Tonight's picture was taken in March of 2009. This was classic Mattie! Our hospital room was filled with all sorts of activities to do. In many ways, this was NO different from when Mattie was well. He was the ultimate multi-tasker. Sometimes when people multi-task, they aren't paying attention to what is being verbally communicated. In Mattie's case, he could look engrossed in an activity and not paying attention. But he heard EVERYTHING! As you can see from the photo, Mattie loved to construct things out of every day objects. This was Mattie's submarine comprised of boxes, yogurt containers, and a paper towel roll. The possibilities were as great as Mattie's imagination.
Quote of the day: When you are here and now, sitting totally, not jumping ahead, the miracle has happened. To be in the moment is the miracle. ~ Osho
Being present focused is NOT something most of us are accustomed to, instead, we are future focused. We are constantly planning, thinking about the future, or have the mindset of passing on opportunities because it can always be done later. I have found that the number one thing to kick start someone into PRESENT gear and keep them there is a life threatening illness. Whether living with one or having the potential scare of having one!
I have spoken to several people lately who are dealing with serious health crises.
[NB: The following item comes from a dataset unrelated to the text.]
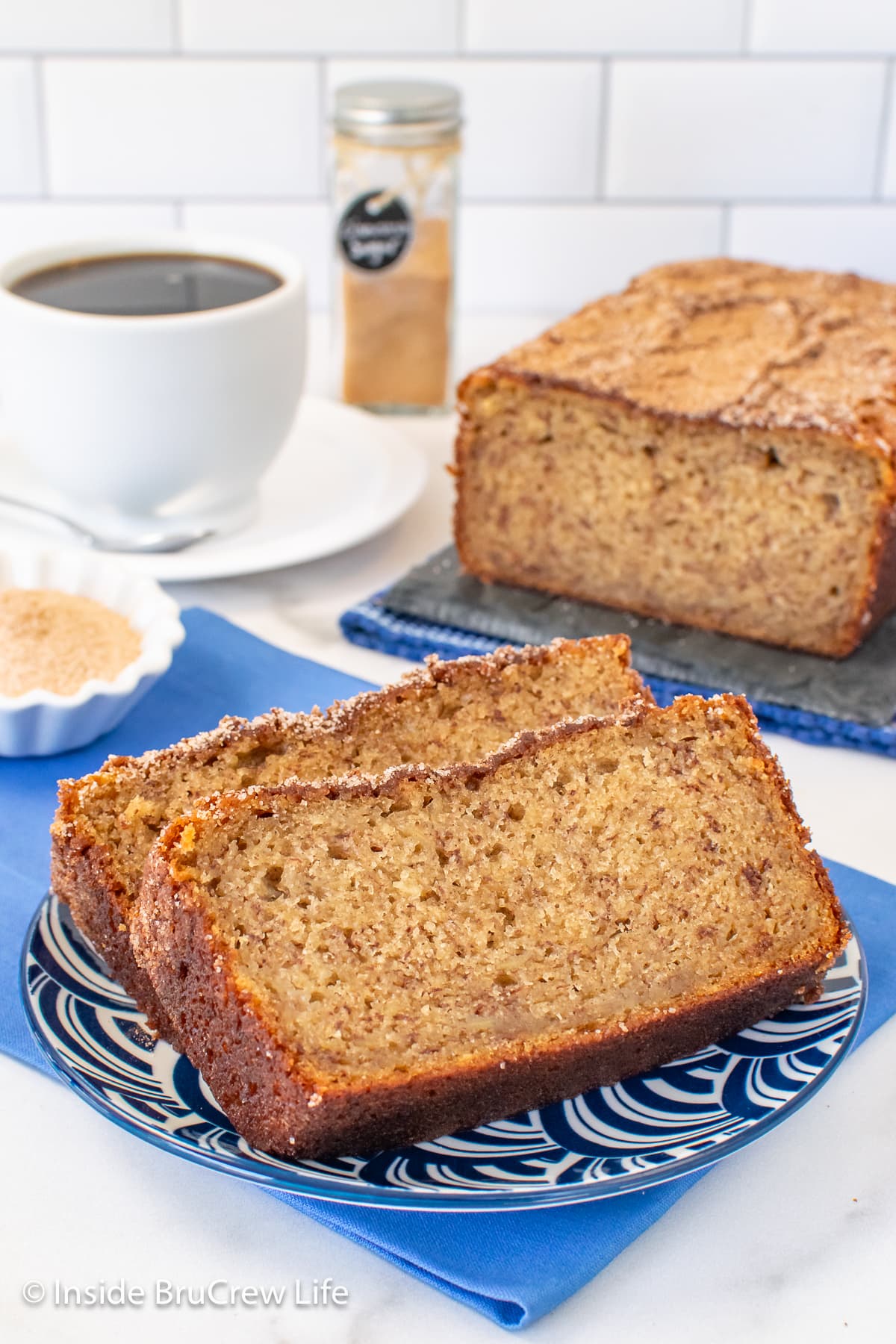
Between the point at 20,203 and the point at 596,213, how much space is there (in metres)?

Ironically none of them are saying.... I should have worked harder! Instead, most of them are saying...... why did I push off seeing a friend/family member or going on a vacation with the thinking that I could do this in the future? When cancer strikes your life, you realize that future isn't guaranteed and when we reflect upon our lives we can be faced with regrets.
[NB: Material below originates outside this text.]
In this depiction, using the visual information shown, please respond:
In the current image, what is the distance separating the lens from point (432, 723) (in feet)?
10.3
There are many reasons why one becomes present oriented when dealing with cancer. The top reason could be fear! It is hard not letting one's mind wander and worry about dying. Which with cancer is a very realistic fear. Therefore staying in the moment is actually much more helpful psychologically. The other main reason for becoming present focused has to do with the treatment itself. Things can change from day to day. Which makes planning anything when undergoing treatment impossible. I saw this with Mattie's cancer protocol. In theory he should have had one week when he was on treatment and two weeks off. But we NEVER got the two weeks off, because the treatment had such devastating side effects, it usually left Mattie hospitalized. So there was NO point in making plans, it forced me to live hour to hour, some days minute by minute!
I am not alone though. This is a common thread others are faced with when coping with cancer. I am not sure why the rest of the world can't get on board with living in the present moment? I wish I could say that I still live there! Part of me does and part of me can't because of the Foundation. But when I was living in the present moment, it was actually less stressful. It allowed me to NOT focus on anything else other than Mattie and our time together. I did not worry about chores, about food, about work, and the list goes on. I am quite aware of the fact that I did not have to worry about these things, because others around me helped with these logistics.
In light of living in the present moment, I stopped at Mattie's memorial garden today, right in our commons area. Things are blooming and that made me pause. Our hyacinth.
The daffodils in Mattie's garden!
I don't know how they are making it in the cold, but they seem happy and they are strong and sturdy like Mattie.